Allons. En France, c'est plutôt de l'Ouest que nous viennent la lumière et l'envie... Près d'un quart des habitants de l'ile de France, 23%, voudraient migrer vers la Bretagne ou les pays de Loire, c'est dans les Echos  (décidément!) une étude du site seloger.com... Et les chiffres de l'immobilier breton, qui grimpe, que compilent les notaires et que livre le Télégramme, confirment la migration qui a déjà changé Rennes, où s'installent des concept stores, du commerce de vrac...  

Mais faut-il changer les pays que l'on aborde. Le Télégramme raconte aussi l'absolue beauté d'une maison de Vannes, dont on a découvert la façade peinte sous louis XIII au hasard d'une rénovation... Ouest-France lui nous dit la joie d'une piscine en plein air qui vient de rouvrir, toute chaude, à la Roche-sur-Yon en Vendée, n'est ce pas une bonne raison pour bouger?

La Une de Ouest France est consacrée à la faim qui ravage le Sahel, un habitant sur dix soufre de malnutrition au Burkina Faso lit-on dans un reportage qui nous éloigne de nos seuls malheurs, Ouest France est une bonne raison d'aimer sa région... 

Et on parle enfin d'un enfant... 

Un garçon de dix ans qu'un adulte aurait forcé à des caresses et des fellations pendant quatre ans de viols et d'emprises, c'est une nouvelle histoire dans le Monde et sans doute un nouveau scandale, car c'est à nouveau au pays des gens célèbres que l'atrocité se serait déroulée.
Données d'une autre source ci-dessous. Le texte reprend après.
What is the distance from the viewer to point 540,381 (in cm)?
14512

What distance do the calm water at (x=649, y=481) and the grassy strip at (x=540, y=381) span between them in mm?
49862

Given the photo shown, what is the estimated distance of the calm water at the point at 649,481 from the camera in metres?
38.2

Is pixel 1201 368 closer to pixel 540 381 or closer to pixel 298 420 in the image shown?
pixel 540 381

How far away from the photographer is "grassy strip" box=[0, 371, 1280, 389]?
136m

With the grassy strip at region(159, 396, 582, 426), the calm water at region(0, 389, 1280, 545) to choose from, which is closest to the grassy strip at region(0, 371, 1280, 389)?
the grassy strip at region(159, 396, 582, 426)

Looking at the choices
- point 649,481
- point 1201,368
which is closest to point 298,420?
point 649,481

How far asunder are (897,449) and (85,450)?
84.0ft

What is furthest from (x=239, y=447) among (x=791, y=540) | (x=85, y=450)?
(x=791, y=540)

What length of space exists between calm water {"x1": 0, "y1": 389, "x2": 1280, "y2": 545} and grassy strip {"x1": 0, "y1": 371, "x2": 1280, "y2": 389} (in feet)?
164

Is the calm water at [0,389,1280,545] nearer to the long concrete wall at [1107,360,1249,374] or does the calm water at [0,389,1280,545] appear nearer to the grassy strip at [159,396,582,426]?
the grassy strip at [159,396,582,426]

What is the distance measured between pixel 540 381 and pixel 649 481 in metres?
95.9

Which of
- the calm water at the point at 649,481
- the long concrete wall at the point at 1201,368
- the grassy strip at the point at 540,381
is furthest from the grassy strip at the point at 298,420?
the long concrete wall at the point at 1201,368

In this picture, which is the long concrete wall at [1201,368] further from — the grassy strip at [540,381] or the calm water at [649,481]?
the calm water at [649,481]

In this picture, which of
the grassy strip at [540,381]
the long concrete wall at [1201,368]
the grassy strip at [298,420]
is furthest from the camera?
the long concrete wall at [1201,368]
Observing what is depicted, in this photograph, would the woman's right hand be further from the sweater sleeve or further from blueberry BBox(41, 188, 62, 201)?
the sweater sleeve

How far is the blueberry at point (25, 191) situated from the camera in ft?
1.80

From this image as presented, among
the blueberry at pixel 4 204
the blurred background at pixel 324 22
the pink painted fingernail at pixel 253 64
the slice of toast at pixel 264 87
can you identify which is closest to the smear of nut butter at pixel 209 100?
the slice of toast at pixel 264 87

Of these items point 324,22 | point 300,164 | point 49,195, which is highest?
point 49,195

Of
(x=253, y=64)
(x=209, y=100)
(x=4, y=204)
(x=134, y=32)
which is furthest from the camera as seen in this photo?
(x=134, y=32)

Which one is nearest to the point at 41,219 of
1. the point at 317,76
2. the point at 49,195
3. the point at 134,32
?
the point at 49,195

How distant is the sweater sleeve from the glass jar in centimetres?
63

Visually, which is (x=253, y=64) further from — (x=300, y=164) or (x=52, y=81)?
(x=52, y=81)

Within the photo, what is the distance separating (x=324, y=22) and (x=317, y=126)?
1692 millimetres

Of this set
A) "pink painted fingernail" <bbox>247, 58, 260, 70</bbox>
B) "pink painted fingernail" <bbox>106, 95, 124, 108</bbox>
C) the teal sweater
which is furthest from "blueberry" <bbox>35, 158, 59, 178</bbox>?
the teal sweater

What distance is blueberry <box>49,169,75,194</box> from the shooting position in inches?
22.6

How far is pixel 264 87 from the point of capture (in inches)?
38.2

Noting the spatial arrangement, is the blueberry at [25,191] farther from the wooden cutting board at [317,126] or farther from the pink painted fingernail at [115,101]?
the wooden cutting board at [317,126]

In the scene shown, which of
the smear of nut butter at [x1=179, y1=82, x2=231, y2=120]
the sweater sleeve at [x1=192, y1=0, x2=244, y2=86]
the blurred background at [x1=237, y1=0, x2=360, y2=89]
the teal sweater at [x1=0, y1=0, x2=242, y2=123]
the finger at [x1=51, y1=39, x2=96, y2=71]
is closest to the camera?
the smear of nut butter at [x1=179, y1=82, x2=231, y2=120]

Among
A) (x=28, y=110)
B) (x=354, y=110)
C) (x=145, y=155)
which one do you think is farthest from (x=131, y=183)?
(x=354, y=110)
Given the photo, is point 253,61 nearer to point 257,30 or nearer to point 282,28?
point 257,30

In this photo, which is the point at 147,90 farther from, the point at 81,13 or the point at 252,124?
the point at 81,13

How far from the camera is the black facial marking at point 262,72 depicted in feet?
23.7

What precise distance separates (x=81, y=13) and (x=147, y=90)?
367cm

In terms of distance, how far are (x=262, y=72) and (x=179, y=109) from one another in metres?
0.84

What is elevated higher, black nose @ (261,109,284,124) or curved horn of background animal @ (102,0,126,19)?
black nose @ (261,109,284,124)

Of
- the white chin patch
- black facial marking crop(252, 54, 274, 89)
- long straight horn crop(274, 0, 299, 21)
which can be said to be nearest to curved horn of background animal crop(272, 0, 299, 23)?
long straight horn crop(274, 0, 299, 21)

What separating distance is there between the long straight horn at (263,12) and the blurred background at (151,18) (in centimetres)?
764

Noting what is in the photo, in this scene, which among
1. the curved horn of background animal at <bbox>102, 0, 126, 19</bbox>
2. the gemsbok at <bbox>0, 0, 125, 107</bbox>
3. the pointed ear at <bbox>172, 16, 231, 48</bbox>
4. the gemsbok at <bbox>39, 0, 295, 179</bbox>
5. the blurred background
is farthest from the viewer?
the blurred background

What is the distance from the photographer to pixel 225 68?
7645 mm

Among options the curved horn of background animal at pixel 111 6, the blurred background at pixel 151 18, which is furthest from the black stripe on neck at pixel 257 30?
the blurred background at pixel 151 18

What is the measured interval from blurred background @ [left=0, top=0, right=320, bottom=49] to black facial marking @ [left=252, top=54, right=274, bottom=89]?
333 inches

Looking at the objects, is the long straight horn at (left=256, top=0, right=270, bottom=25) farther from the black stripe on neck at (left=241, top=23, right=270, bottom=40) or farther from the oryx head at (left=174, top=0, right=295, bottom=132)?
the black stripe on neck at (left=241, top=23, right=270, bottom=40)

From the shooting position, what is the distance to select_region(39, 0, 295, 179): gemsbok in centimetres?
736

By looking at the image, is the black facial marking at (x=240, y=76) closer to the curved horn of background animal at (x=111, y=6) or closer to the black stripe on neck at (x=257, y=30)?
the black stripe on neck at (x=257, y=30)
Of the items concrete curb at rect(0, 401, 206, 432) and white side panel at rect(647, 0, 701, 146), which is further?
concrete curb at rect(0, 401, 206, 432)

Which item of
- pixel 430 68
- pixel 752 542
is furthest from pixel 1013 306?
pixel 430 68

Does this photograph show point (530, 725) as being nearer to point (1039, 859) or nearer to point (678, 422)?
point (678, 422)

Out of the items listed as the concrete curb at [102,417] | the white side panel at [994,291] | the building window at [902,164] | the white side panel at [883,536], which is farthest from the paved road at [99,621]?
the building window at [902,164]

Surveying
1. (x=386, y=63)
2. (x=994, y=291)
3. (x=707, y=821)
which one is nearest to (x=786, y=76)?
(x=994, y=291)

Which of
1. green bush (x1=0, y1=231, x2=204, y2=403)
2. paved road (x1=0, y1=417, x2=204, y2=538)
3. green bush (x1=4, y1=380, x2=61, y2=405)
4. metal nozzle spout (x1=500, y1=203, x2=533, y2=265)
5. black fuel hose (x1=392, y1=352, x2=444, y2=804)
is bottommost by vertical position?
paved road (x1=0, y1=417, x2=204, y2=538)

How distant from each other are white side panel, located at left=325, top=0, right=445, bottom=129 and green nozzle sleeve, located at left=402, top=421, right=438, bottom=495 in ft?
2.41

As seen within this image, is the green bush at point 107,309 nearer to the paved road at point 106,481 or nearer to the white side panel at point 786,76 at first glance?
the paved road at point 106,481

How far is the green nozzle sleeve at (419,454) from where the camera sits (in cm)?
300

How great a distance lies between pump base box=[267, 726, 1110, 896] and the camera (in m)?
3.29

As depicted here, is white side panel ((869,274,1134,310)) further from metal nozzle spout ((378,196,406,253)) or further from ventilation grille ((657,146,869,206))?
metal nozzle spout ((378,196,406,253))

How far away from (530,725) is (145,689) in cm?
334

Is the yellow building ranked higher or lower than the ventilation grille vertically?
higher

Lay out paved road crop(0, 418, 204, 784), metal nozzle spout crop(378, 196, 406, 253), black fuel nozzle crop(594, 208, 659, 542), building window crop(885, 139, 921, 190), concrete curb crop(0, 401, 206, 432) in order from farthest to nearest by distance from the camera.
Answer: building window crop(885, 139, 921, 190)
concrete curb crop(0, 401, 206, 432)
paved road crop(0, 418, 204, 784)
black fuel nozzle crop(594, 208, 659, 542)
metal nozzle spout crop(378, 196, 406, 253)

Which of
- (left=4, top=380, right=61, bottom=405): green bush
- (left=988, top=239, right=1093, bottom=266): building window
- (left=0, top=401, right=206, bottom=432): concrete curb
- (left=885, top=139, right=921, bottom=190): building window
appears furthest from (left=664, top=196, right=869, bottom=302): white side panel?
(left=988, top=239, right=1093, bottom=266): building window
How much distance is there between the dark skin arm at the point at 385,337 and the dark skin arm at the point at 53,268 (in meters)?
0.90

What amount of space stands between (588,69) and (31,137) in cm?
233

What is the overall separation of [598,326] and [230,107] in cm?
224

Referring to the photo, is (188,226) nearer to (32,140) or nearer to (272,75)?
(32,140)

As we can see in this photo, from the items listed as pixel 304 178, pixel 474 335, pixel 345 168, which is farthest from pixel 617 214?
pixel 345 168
Le petit garçon, prénommé Olivier, aujourd'hui un adulte à la vie brisée, est le neveu d'un producteur célèbre de la télévision, Gérard Louvin, c'est le compagnon de celui-ci, Daniel Moyne, qui serait le violeur mais Louvin aurait laissé faire... Ce n'est aujourd'hui qu'un récit de victime supposée et une tristesse commune, Louvin était celui qui avait réussi dans une famille modeste, il avait de l'argent, il en donnait, et des emplois, des faveurs,  il emmenait son  neveu en vacances, il lui apprenait à nager, et puis l'invitait à dormir chez lui à Boulogne et c'est ainsi que tout aurait commencé... C'est une histoire de tristesse sociale et de barrière de classe aussi bien qu'une accusation de pédocriminalité... Louvin et Moyne disent qu'Olivier veut leur extorquer de l'argent.   

Dans le journal la Tribune-le Progrès qui est bien triste parce que Saint-Etienne a perdu 5-0 contre Lyon, je lis qu'à Andrézieux Bouthéon, un tatoueur nommé Jean-Charles Gourlier recouvre les cicatrices d'une rose,  et maquille comme à la vie les chairs abimées. Il faudrait tatouer nos actualités.